The joint statement outlines the following actions to be taken and to efforts to be made to tackle the ransomware threat:

– Improving network resilience to prevent incidents when possible and respond effectively when incidents do occur. This will involve the sharing of lessons learned and best practices for development of policies to address ransom payments and engaging with private sector entities to promote incident information sharing and to explore other opportunities for collective buy-down of risk.

– Addressing the abuse of financial mechanisms to launder ransom payments or conduct other activities that make ransomware profitable. This will involve using the national anti-money laundering (AML) frameworks to identify and mitigate risks associated with VASPs and related activities, and enhance the capacity of national authorities (regulators, financial intelligence units, and law enforcement) to take action.

– Disrupting the ransomware ecosystem via law enforcement collaboration to investigate and prosecute ransomware actors, addressing safe havens for ransomware criminals, and continued diplomatic engagement. This will involve cooperation between different stakeholders and international partners in the exchange of information.

– Using diplomacy to promote rules-based behaviour and encourage reasonable steps to be taken to address ransomware operations emanating from a particular territory.

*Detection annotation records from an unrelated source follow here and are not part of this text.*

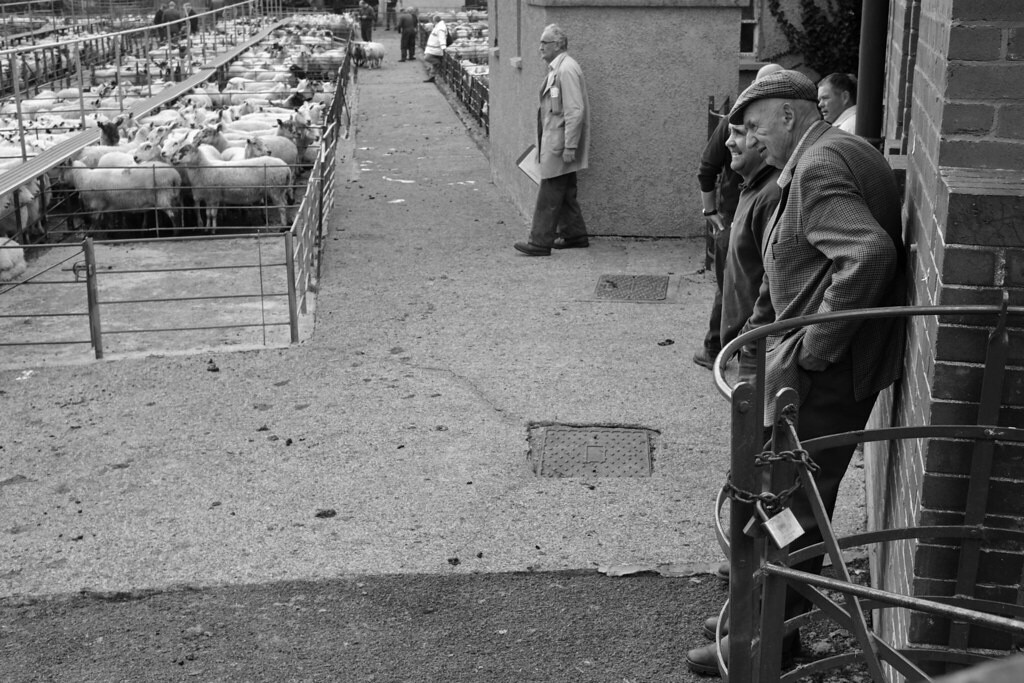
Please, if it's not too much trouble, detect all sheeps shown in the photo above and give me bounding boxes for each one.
[418,10,490,115]
[350,40,385,71]
[170,139,294,235]
[58,156,184,238]
[0,12,360,282]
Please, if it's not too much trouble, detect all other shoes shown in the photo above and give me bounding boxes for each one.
[436,61,441,69]
[717,562,732,587]
[549,236,590,250]
[686,631,795,677]
[693,349,726,373]
[514,240,553,257]
[398,59,406,62]
[422,77,436,84]
[408,57,417,61]
[701,616,804,654]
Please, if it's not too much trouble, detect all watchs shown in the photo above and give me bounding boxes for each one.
[702,208,718,217]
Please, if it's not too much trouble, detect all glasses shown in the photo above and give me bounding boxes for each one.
[540,40,557,47]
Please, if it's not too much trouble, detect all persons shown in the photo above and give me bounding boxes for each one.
[424,15,448,83]
[385,0,398,31]
[686,64,907,680]
[514,23,590,256]
[364,0,379,31]
[358,0,376,42]
[397,7,418,62]
[154,1,198,43]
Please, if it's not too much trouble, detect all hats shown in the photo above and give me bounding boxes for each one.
[725,67,819,126]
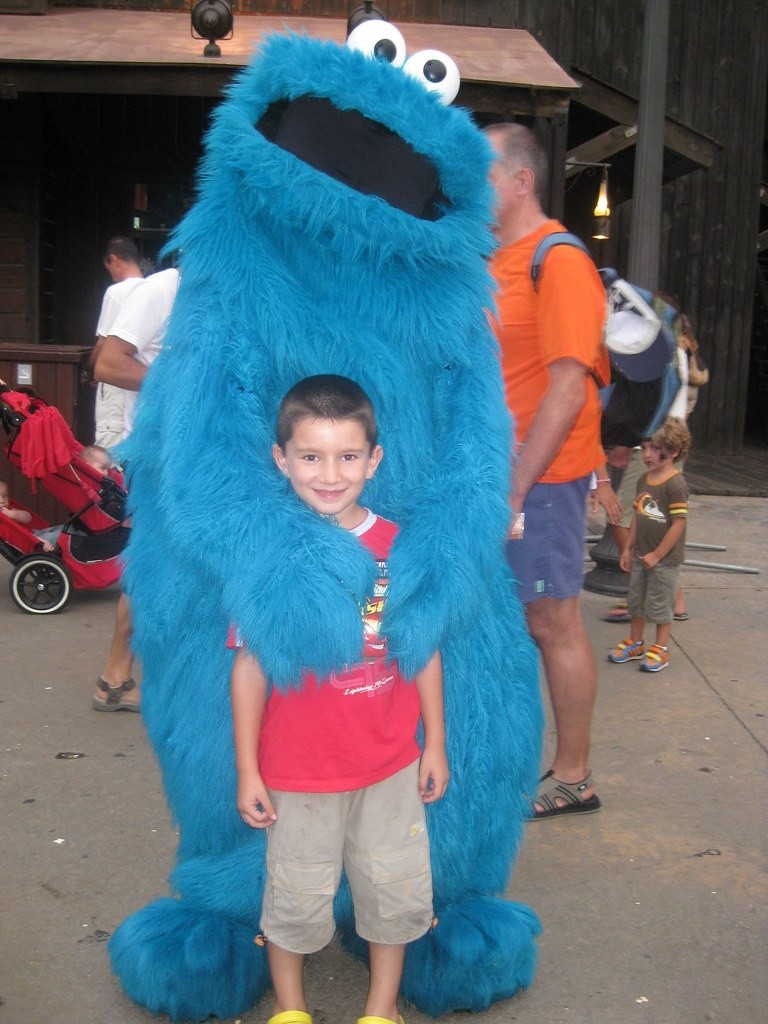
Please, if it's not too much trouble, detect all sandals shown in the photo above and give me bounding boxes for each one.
[525,770,602,821]
[93,675,141,713]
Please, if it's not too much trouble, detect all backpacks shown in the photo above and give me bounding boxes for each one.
[533,231,678,444]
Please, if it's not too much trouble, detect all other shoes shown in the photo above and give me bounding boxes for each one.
[674,593,689,620]
[601,601,632,623]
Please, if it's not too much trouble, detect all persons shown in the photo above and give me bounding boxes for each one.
[93,262,181,438]
[91,235,148,458]
[219,374,454,1024]
[591,282,693,673]
[454,117,608,825]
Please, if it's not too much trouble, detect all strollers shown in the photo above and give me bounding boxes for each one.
[0,381,135,615]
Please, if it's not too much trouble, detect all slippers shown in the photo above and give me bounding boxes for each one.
[265,1010,314,1024]
[356,1012,407,1024]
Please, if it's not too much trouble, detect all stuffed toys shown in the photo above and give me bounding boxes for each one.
[102,14,543,1024]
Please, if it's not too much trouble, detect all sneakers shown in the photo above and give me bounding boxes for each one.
[641,644,671,674]
[606,639,644,664]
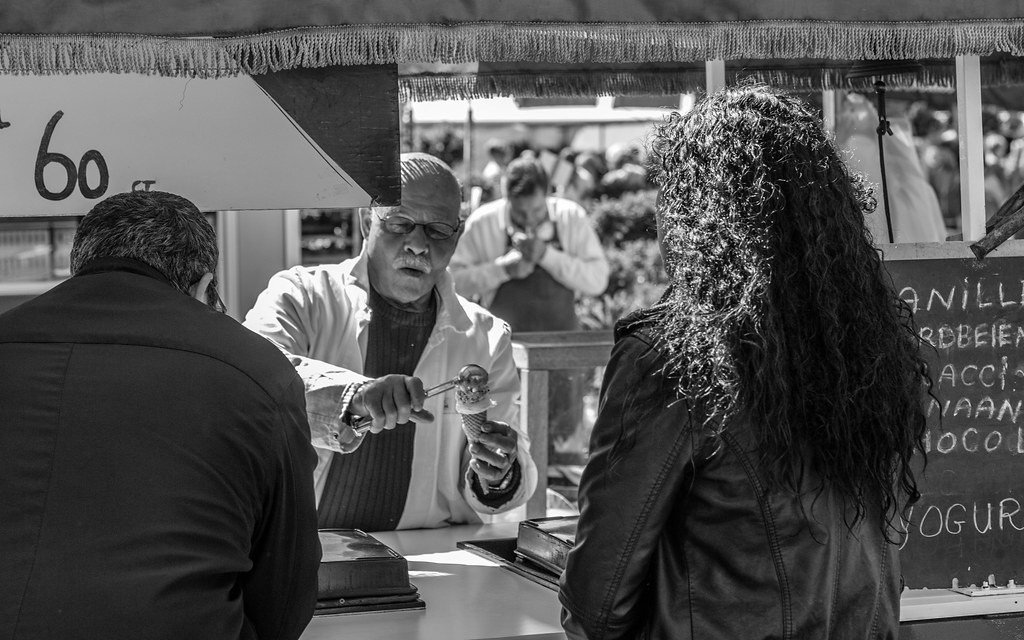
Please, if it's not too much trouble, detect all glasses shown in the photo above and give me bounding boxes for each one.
[372,207,461,240]
[216,297,227,314]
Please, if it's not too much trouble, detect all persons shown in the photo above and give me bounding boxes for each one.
[451,159,609,448]
[833,94,1024,243]
[397,134,670,326]
[0,192,322,640]
[241,152,538,531]
[558,81,943,640]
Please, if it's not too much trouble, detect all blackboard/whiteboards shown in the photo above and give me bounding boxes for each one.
[858,237,1024,623]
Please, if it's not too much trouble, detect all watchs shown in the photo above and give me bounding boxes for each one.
[488,470,513,490]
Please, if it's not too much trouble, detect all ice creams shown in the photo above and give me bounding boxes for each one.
[455,378,497,494]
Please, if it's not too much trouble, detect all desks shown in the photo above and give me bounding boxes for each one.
[299,523,1024,640]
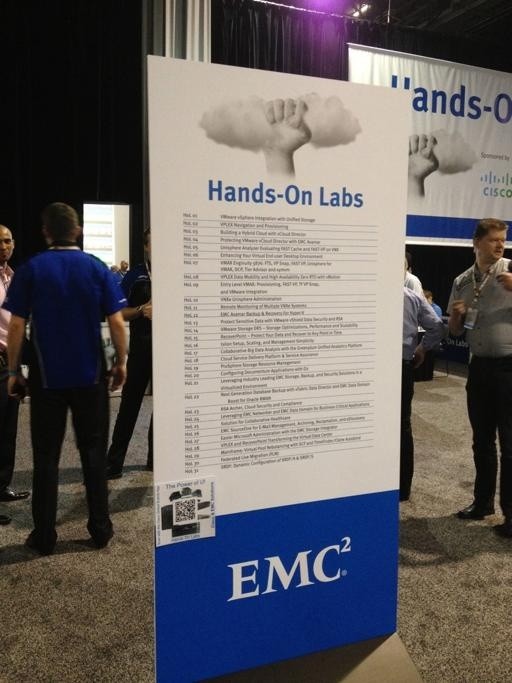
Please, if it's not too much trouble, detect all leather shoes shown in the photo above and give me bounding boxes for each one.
[460,503,496,519]
[25,535,55,556]
[0,489,29,501]
[103,462,122,480]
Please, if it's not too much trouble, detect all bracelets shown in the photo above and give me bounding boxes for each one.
[8,369,19,376]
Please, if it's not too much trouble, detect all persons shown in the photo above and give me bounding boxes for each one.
[101,229,152,481]
[1,223,31,526]
[110,264,119,275]
[446,217,510,538]
[399,284,445,500]
[1,199,129,552]
[255,94,310,181]
[421,288,443,378]
[404,252,427,303]
[408,131,443,197]
[117,259,129,280]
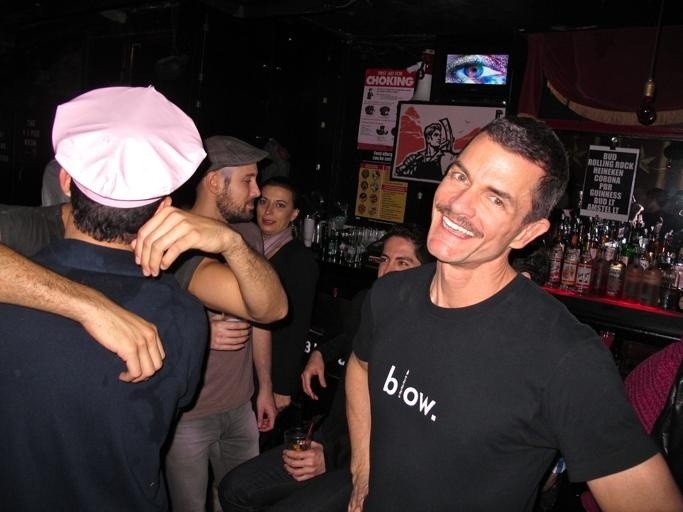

What Does This Mean For Your Business?

Attempts to exploit the vulnerabilities created by remote working in the pandemic, businesses not having effective data backup procedures in place, the costs of downtime perceived as being greater than the cost of paying the ransom, low technical barriers to entry and a high affiliate earning potential, plus the growth of ransomware-as-a-service (RaaS) have fuelled a huge rise in ransomware attacks. Ransomware poses a big risk to critical infrastructure, essential services, public safety, consumer protection and privacy, and economic prosperity, and a bigger effort to tackle the threat is long overdue. The promising aspect of the joint statement by the Ministers and Representatives from the Counter Ransomware Initiative is that they have recognised the need for collaboration and help between multiple governments, agencies and organisations and using multiple means to make a real impression on the problem. Individual businesses can play their own part in protecting themselves through basic security measures. These include keeping antivirus software and Operating Systems up to date and patched (and re-starting the computer at least once per week), using a modern and secure browser, using detection and recovery software (e.g. Microsoft 365 protection and Windows Security), and storing files on cloud services e.g. OneDrive/Google Drive, IDrive, or whatever work-based cloud file storage systems employees are required to use, and having an effective, workable backup in place. Since ransomware relies upon human error to spread, staff should be educated about how to spot and deal with potential ransomware risks e.g., suspicious emails, Organisations should also realise that prevention is better and cheaper than cure and paying a ransom will not guarantee the return of vital files and system control, and that many files are deleted anyway by the attackers.